Wednesday, February 18, 2009

The employee is not afraid. (Day 77) [Guest Update].

So today's Guest Update comes from a close friend of mine named Ryan Gosine, where if you check over at the nifty little blogroll-o-dex, you'll see Emptying the Bastille. Hopefully you've taken a moment to check it out in the past, and if not...well...shame on you. But heres a chance to check out the product. The sexy, sexy, brown and hair product from Canuckistan.

It was fun going through this post, and thinking about taking out some of the '-ou's', like...think of the American way to spell color. Them crazies above us (and across the pond, too) love spelling it colour. That makes my Firefox spell check want to shit itself.

He's meant a lot to me. He's been a tremendous writer since day one, and I'm nothing but grateful he'd take a minute or two out of his time. Enjoy it! Maybe I can get him to come back.

P.S: Sorry about the delay in getting this up. It's a few weeks old,. and he's now homeless. Sorry about that, Ryan. I just wanted to secure some Guest Updates before hand.

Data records
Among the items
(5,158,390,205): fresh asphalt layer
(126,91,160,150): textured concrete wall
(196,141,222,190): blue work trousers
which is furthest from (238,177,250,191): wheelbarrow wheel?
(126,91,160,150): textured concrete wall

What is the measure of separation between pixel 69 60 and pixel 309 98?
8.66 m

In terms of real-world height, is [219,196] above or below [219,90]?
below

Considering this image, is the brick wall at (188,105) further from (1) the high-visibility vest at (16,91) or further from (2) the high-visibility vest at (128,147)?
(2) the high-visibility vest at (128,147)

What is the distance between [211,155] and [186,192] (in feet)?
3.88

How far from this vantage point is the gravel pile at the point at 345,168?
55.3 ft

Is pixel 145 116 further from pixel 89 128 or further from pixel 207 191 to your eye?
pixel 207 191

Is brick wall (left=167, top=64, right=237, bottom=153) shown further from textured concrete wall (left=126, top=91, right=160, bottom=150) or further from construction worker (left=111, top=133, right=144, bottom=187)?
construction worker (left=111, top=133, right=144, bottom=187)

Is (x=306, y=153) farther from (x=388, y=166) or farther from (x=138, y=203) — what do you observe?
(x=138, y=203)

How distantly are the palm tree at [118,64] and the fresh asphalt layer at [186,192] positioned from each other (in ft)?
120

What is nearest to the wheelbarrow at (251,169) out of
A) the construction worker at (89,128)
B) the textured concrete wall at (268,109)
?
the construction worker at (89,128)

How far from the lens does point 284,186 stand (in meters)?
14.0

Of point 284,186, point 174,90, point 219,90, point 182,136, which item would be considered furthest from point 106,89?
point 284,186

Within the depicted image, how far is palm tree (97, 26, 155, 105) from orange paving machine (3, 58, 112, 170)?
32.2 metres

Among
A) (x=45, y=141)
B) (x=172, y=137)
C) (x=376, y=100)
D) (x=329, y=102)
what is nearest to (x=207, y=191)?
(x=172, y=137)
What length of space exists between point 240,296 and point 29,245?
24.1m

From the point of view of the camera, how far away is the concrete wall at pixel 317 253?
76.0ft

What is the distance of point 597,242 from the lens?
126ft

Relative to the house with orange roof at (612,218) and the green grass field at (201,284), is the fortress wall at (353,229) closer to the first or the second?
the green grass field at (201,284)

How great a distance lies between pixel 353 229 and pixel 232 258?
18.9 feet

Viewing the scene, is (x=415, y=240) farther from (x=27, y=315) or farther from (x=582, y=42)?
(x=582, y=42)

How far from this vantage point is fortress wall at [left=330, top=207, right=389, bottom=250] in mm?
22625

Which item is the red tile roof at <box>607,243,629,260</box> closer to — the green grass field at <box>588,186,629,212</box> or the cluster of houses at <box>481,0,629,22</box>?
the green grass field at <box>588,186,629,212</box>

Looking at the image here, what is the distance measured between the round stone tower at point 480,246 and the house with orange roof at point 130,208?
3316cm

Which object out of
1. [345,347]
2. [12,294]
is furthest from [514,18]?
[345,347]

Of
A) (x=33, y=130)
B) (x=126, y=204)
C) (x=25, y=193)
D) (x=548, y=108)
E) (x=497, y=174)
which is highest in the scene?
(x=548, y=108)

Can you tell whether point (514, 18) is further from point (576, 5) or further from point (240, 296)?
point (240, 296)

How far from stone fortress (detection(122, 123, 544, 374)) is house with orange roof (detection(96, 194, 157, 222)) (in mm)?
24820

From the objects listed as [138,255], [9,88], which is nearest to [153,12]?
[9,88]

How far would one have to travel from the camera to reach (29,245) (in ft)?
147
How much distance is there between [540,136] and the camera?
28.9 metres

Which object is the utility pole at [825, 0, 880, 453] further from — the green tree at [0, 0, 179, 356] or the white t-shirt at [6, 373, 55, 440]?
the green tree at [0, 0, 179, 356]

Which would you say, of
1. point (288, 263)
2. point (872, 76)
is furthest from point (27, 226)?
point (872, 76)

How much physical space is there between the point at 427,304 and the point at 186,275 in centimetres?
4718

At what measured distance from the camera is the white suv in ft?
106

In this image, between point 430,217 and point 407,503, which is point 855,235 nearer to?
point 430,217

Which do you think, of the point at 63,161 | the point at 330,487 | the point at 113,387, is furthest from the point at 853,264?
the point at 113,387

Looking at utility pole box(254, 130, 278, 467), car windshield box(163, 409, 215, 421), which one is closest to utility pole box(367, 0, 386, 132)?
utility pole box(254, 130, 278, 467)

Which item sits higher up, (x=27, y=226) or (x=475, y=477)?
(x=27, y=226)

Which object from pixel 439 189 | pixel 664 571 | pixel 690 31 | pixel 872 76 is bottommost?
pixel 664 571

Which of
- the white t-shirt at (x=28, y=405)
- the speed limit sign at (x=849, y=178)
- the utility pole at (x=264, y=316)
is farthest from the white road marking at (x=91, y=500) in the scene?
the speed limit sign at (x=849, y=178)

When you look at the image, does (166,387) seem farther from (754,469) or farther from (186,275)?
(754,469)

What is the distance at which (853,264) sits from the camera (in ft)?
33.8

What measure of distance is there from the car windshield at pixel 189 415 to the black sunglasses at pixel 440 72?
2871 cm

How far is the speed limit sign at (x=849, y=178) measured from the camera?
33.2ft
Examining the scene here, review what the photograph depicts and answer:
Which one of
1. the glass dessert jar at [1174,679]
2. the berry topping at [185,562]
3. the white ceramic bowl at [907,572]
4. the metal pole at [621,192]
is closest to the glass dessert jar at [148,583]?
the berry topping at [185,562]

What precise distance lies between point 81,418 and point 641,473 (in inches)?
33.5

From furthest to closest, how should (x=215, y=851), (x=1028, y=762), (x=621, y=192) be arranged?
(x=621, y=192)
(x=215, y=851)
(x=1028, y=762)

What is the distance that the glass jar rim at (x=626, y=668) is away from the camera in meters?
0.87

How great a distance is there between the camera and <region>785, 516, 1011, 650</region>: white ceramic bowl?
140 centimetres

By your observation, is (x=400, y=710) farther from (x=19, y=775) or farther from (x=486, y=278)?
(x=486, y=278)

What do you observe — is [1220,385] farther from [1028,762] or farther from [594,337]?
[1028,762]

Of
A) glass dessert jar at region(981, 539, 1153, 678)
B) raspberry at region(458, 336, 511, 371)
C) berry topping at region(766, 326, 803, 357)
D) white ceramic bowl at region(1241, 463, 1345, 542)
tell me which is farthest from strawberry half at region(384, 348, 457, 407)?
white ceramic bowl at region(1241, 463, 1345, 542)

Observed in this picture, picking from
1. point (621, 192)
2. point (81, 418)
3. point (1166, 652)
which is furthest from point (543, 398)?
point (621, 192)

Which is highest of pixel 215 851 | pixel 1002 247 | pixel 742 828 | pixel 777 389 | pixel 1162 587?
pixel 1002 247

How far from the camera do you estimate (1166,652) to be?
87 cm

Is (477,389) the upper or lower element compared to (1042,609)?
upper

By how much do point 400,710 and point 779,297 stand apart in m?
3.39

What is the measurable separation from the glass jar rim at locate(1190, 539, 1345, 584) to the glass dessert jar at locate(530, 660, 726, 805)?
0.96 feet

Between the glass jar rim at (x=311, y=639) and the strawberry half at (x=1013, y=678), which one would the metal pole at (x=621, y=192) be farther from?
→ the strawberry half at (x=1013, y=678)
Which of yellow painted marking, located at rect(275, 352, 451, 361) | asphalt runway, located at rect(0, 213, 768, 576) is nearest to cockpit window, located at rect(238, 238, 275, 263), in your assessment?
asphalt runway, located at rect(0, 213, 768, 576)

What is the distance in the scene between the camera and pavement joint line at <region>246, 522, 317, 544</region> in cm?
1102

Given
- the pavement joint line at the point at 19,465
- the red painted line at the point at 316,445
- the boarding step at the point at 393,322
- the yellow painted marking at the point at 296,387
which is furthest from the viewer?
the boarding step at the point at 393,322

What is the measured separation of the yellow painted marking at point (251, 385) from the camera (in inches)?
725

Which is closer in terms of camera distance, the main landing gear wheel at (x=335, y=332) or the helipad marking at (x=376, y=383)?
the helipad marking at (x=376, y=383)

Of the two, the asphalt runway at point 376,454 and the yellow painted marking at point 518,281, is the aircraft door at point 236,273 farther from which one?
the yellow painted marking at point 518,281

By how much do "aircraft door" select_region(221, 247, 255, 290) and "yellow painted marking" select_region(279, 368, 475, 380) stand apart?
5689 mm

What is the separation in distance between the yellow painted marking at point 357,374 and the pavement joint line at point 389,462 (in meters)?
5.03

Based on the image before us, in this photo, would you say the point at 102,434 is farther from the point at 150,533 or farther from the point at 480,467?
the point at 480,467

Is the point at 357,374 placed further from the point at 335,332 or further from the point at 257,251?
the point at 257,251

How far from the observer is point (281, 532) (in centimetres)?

_Given problem_. Print the blog post above, beginning at the words "It was fun going" and stopping after "to shit itself.".

_Complete response_.
It was fun going through this post, and thinking about taking out some of the '-ou's', like...think of the American way to spell color. Them crazies above us (and across the pond, too) love spelling it colour. That makes my Firefox spell check want to shit itself.